A Boolean function is a Sheffer function if it is universal on its own. Playing around with the functions some, it becomes clear that not every binary function will be able to do this: constants are obviously out, as are projections and their negations. The first hint we have in finding these is the fact that the sets \(\{\wedge, \neg\}\) and \(\{\vee, \neg\}\) are universal: something about the combined behavior of these connectives is “enough” to get us all possible behaviours. So let’s consider their compositions, \(A\uparrow B\) (NAND) and \(A\downarrow B\) (NOR). These are defined by the following truth tables

\( x \) \(y\) \(x \mbox{ } \uparrow y\)
1 1 0
1 0 1
0 1 1
0 0 1
\( x \) \(y\) \(x \mbox{ } \downarrow y\)
1 1 0
1 0 0
0 1 0
0 0 1

It’s not hard to verify the following logical equivalances for \(\uparrow\), showing its universality:

\[\neg(A) \Leftrightarrow A\uparrow A\]

\[ A \wedge B \Leftrightarrow ( A\uparrow B) \uparrow (A\uparrow B) \]

and similarly for \(\downarrow\).

Final Thoughts#

Already we’ve seen some interesting structure in the Boolean binary functions. We’ve seen that there is an “algebra” of how they combine together, and that some connectives are more expressive than others, to the point where certain binary functions can express any other function. This answers the question that started this article: if we were on a desert island full of semiconductors we would only need enough time and one type of logic gate to make a computer to shitpost on.

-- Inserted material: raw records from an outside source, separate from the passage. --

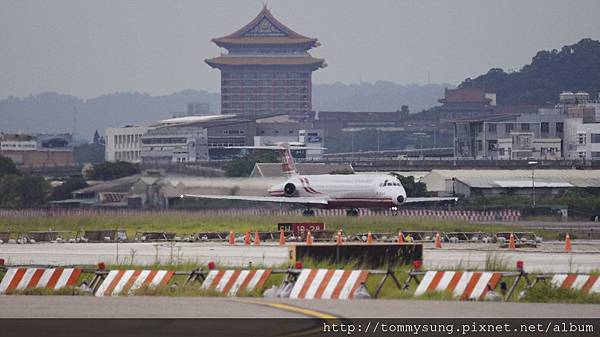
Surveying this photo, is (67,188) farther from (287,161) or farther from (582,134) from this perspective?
(582,134)

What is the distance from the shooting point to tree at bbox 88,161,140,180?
114819 millimetres

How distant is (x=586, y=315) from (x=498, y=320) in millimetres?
2762

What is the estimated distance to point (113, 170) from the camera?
120m

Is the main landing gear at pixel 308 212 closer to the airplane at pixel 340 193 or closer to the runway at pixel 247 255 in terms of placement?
the airplane at pixel 340 193

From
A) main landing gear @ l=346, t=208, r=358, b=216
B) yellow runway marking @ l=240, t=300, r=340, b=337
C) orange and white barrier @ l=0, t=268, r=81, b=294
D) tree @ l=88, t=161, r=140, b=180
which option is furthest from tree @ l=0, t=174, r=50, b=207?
yellow runway marking @ l=240, t=300, r=340, b=337

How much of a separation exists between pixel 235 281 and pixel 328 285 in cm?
282

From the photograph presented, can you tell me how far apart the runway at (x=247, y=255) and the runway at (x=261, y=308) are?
1128 centimetres

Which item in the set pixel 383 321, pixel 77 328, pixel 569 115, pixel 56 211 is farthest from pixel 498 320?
pixel 569 115

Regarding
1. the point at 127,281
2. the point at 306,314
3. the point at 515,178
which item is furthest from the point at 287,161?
the point at 306,314

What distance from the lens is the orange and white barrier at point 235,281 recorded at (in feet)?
121

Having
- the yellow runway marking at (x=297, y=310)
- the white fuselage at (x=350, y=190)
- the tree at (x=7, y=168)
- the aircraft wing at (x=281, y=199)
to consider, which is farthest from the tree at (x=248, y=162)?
the yellow runway marking at (x=297, y=310)

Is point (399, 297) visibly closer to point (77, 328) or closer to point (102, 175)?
point (77, 328)

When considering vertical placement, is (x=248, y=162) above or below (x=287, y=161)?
below

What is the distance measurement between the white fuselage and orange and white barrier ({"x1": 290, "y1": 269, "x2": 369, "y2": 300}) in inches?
2370
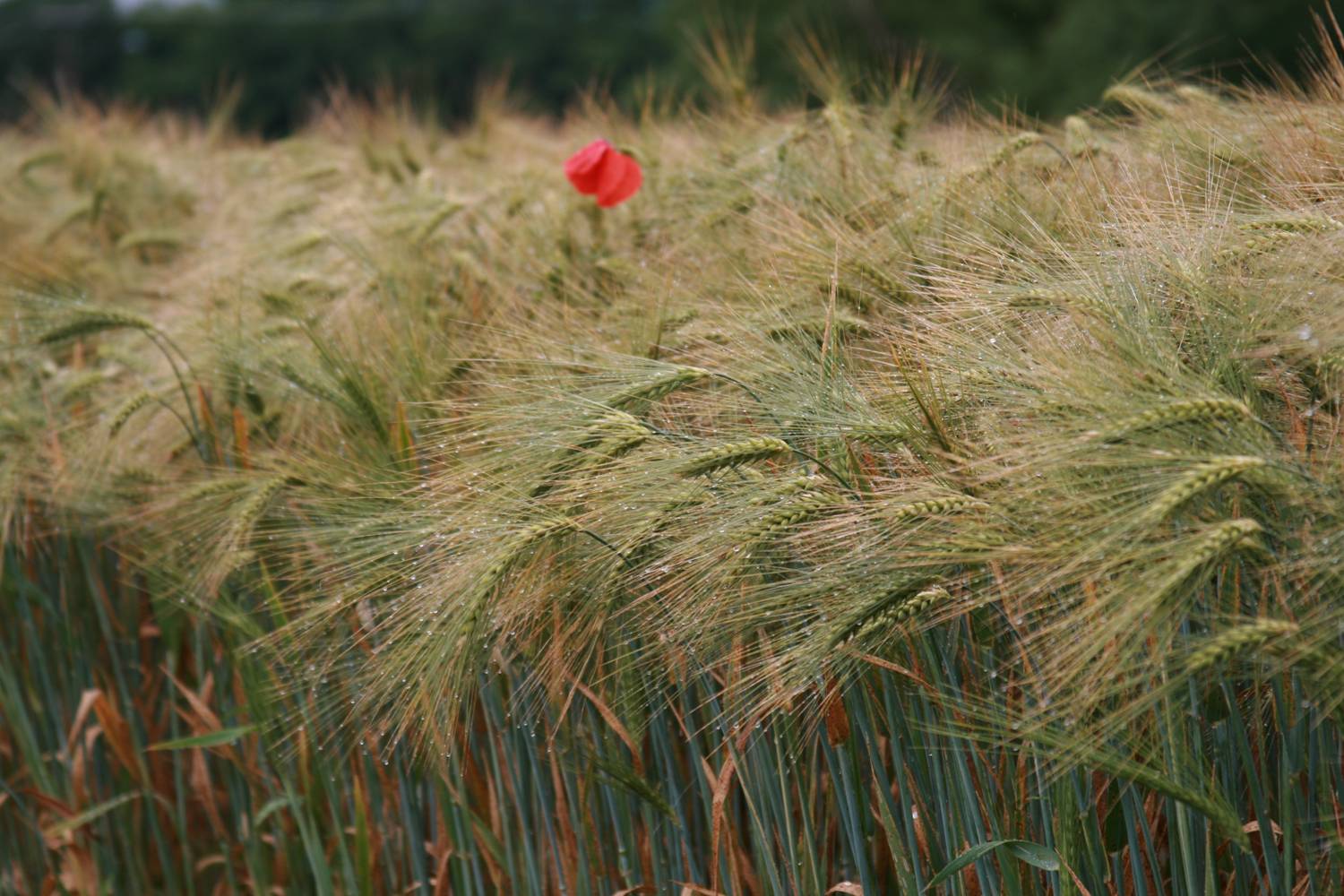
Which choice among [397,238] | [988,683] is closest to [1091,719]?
[988,683]

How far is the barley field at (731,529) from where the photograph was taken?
3.78 ft

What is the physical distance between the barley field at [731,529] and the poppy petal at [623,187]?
0.31 feet

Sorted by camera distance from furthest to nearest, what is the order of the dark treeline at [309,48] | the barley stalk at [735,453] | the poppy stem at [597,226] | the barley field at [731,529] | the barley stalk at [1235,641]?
the dark treeline at [309,48], the poppy stem at [597,226], the barley stalk at [735,453], the barley field at [731,529], the barley stalk at [1235,641]

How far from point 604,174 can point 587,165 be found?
4 cm

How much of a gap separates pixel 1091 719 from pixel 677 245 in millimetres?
1009

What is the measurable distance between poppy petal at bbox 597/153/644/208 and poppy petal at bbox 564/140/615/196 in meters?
0.03

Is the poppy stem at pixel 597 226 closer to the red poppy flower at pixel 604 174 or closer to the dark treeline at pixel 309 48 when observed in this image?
the red poppy flower at pixel 604 174

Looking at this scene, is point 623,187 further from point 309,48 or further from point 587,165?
point 309,48

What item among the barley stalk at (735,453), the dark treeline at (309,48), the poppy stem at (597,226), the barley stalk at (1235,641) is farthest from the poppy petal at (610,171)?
the dark treeline at (309,48)

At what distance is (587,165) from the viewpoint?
209 cm

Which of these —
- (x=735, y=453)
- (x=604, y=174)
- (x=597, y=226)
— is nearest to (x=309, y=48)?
(x=597, y=226)

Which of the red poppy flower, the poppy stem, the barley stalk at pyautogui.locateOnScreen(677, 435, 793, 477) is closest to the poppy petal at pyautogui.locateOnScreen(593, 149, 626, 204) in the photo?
the red poppy flower

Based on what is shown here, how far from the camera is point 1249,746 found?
4.29 feet

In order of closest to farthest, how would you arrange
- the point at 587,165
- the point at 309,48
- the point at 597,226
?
the point at 587,165, the point at 597,226, the point at 309,48
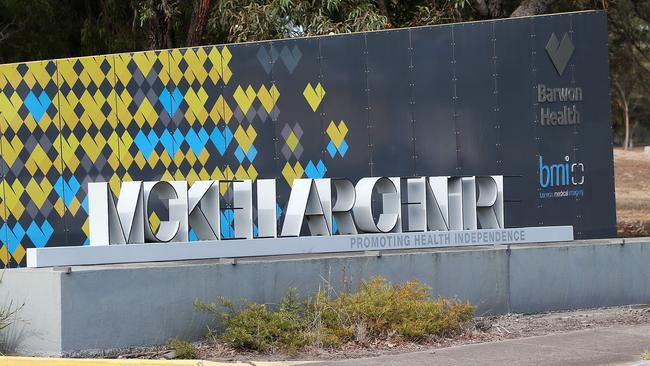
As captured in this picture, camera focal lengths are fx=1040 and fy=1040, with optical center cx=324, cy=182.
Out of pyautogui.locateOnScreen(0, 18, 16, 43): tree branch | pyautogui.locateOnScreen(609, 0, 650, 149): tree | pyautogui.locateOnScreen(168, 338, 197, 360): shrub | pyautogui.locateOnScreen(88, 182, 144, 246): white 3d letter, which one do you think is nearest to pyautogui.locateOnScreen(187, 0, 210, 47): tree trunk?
pyautogui.locateOnScreen(0, 18, 16, 43): tree branch

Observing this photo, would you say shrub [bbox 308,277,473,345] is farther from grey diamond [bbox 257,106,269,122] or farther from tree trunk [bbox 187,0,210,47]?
tree trunk [bbox 187,0,210,47]

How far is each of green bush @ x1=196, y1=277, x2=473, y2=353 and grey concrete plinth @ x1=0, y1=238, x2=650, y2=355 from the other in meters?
0.31

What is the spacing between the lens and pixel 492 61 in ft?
48.1

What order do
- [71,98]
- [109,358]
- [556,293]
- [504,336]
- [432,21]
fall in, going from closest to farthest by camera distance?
[109,358], [504,336], [556,293], [71,98], [432,21]

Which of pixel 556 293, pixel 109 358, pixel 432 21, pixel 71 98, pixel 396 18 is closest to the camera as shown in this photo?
pixel 109 358

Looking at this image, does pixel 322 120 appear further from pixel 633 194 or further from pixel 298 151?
pixel 633 194

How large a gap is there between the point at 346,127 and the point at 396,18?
Result: 11255mm

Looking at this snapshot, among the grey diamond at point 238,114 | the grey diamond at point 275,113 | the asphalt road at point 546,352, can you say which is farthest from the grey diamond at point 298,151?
the asphalt road at point 546,352

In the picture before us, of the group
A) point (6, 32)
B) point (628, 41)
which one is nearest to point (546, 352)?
point (6, 32)

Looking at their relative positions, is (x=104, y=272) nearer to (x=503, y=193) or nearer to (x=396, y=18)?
(x=503, y=193)

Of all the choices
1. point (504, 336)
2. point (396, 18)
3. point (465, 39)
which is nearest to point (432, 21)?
point (396, 18)

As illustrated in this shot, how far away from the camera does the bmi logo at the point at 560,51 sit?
14.8 m

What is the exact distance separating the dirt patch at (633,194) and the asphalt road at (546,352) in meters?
16.2

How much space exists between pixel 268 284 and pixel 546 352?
3235 mm
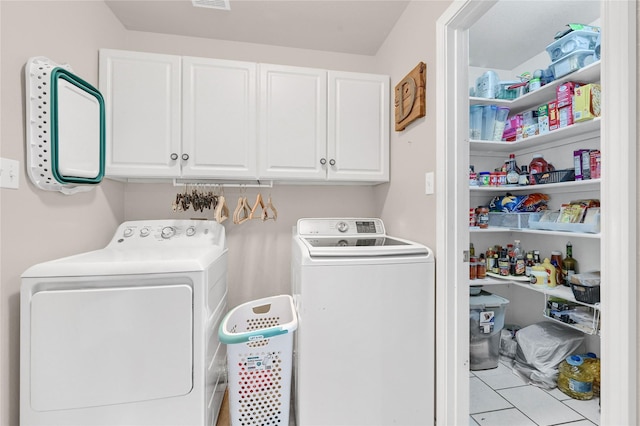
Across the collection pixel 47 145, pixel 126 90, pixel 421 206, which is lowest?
pixel 421 206

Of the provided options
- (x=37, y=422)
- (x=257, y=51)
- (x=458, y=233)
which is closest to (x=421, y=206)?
(x=458, y=233)

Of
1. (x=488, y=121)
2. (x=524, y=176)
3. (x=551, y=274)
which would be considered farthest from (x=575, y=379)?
(x=488, y=121)

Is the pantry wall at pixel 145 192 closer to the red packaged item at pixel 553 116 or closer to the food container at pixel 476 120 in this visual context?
the food container at pixel 476 120

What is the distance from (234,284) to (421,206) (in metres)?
1.49

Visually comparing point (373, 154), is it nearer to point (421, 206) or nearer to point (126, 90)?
point (421, 206)

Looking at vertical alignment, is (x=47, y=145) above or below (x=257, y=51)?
below

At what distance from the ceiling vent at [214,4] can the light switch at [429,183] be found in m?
1.60

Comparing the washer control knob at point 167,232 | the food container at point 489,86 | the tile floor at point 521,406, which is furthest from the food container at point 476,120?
the washer control knob at point 167,232

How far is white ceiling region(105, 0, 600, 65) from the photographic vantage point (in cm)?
183

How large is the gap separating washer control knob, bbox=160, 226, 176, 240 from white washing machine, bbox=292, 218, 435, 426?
998 millimetres

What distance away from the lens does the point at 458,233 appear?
4.65ft

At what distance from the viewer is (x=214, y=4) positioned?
1.79m

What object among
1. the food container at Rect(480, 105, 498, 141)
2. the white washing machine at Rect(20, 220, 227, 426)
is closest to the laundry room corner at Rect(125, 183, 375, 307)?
the white washing machine at Rect(20, 220, 227, 426)

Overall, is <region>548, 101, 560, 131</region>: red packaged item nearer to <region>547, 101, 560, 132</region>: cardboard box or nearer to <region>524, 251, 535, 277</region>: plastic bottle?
<region>547, 101, 560, 132</region>: cardboard box
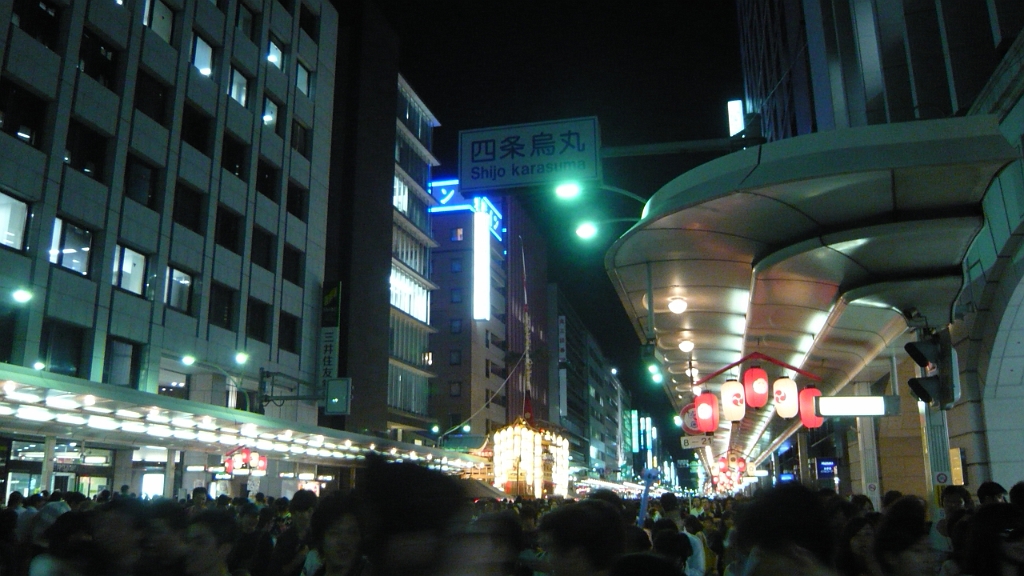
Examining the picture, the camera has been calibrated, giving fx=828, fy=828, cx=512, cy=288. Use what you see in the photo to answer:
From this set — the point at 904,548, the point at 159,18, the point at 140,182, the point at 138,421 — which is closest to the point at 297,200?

Next time we’ll take a look at confirming if there are other binary Sheffer functions other than \(\uparrow\) and \(\downarrow\).

Open Questions#

  1. How many other normal forms are there?
  2. If we’re working in a multi-valued logic (or equivalently considering functions from \(\{0,1,...m\}^n \to \{0,1,...m\}\), what sort of normal forms exist?
  3. Do we still have Sheffer functions when we work over more values, or is there something about a two element set that allows this?

Stumbling Blocks#

  1. I’m rusty when it comes to writing proofs.
  2. Intuitively understand what the CNF and DNF mean was tricky. This was one of those things I proved but didn’t get the first time around.